Major amputations done with palliative intent in the treatment of local bony complications associated with advanced cancer


J Surg Oncol. 1991 Jun;47(2):121-30
Malawer MM, Buch RG, Thompson WE, Sugarbaker PH

Palliative amputations were performed on 11 patients (7 men, 4 women) with disseminated disease to control local bony complications. The average patient age was 54 years (range 14-78 years). The primary diseases were melanoma/sarcoma (seven patients) and carcinoma (four patients). All had pain; eight had intractable pain that could not be controlled by analgesics. All 11 patients had additional severe local complications, which included recurrent pathological fracture (4), sepsis (2), hemorrhage (2), radiation necrosis (2), and iliofemoral thrombosis secondary to tumor (1). Previous attempts of palliation had been made in all 11 patients, and 8 had undergone previous operative procedures (5 had undergone two or more) prior to amputation. Three anterior hemipelvectomies, five posterior hemipelvectomies, two hip disarticulations, and one forequarter amputation were performed.

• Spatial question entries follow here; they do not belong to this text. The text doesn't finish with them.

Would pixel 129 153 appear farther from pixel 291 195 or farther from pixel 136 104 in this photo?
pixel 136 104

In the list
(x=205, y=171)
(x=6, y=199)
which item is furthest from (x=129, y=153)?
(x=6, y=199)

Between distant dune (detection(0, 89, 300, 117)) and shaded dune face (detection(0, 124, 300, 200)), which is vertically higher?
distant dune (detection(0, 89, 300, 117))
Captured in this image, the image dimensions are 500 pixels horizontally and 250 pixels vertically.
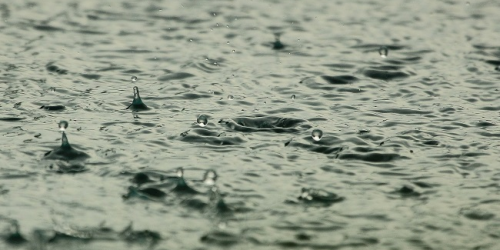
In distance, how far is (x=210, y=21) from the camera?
9.13m

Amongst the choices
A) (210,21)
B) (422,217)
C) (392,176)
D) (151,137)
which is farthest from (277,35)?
(422,217)

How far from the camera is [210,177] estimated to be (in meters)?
5.23

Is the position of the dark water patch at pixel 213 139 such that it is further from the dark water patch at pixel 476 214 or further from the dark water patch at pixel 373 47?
the dark water patch at pixel 373 47

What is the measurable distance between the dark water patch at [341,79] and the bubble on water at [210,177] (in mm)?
2219

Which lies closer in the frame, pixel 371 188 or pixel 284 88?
pixel 371 188

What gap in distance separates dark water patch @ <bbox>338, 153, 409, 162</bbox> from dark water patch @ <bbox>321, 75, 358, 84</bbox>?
1689mm

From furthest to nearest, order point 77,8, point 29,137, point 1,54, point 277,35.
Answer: point 77,8 → point 277,35 → point 1,54 → point 29,137

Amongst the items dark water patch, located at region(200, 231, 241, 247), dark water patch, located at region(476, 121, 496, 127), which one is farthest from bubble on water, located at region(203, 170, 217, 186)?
dark water patch, located at region(476, 121, 496, 127)

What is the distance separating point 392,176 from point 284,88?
193cm

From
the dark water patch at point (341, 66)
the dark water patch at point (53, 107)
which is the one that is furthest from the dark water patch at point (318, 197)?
the dark water patch at point (341, 66)

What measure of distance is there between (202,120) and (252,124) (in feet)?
1.13

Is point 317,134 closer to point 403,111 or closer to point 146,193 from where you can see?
point 403,111

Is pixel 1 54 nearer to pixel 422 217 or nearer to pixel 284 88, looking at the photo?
pixel 284 88

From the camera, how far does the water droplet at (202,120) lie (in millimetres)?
6168
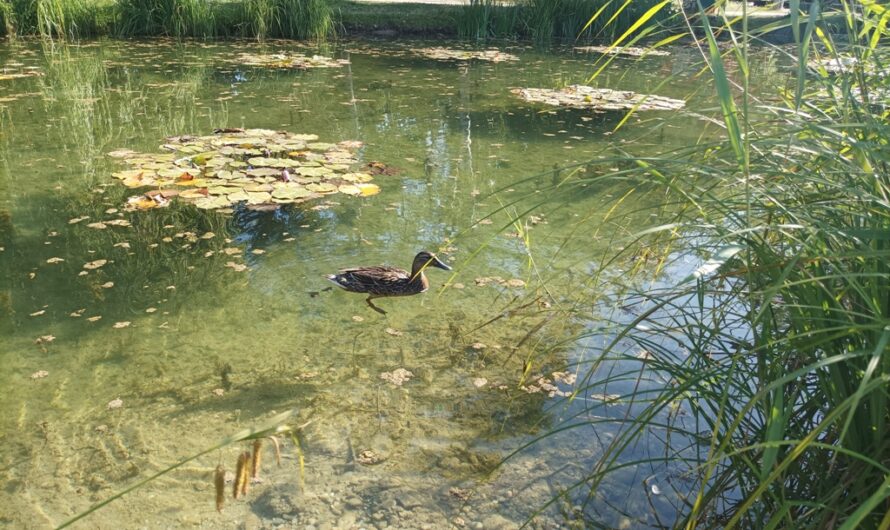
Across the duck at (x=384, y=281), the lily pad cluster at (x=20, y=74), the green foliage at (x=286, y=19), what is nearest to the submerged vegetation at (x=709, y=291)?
the duck at (x=384, y=281)

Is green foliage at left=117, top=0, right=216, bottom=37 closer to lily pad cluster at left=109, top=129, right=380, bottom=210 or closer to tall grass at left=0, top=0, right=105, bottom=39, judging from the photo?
tall grass at left=0, top=0, right=105, bottom=39

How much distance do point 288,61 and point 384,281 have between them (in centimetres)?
755

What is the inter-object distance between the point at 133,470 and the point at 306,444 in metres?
0.60

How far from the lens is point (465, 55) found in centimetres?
1178

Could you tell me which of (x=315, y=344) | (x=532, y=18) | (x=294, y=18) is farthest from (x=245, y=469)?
(x=532, y=18)

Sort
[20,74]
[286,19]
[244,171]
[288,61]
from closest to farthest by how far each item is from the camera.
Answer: [244,171] < [20,74] < [288,61] < [286,19]

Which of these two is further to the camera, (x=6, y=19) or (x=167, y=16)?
(x=167, y=16)

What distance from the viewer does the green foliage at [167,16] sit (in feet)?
39.1

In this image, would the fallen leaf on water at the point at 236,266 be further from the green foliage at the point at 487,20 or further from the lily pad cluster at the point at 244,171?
the green foliage at the point at 487,20

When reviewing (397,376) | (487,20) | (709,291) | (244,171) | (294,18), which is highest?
(294,18)

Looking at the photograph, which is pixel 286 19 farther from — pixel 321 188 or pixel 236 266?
pixel 236 266

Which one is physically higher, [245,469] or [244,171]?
[245,469]

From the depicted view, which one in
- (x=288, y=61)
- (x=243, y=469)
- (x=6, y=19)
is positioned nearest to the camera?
(x=243, y=469)

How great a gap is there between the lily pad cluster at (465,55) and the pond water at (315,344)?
517 cm
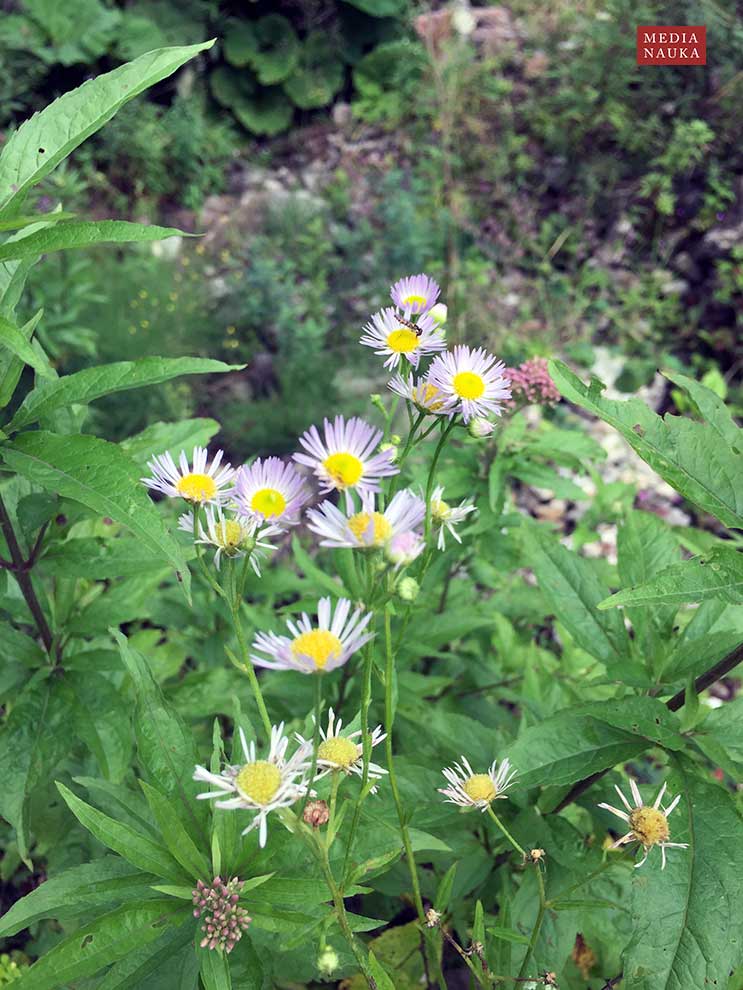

All patients survived the surgery, and there were no intraoperative complications. All patients received dramatic relief of pain. Postoperative complications included two cases of flap necrosis and two infections; all resolved satisfactorily. The six patients who were nonambulatory before surgery ambulated postoperatively, and two eventually ambulated with a prosthesis. Six of 11 patients survived 1 year or longer, with a median postoperative survival period of 13 months (average 16 months). Although major amputations are viewed at times as offering little to already-compromised patients, they can improve dramatically the quality of life in selected patients.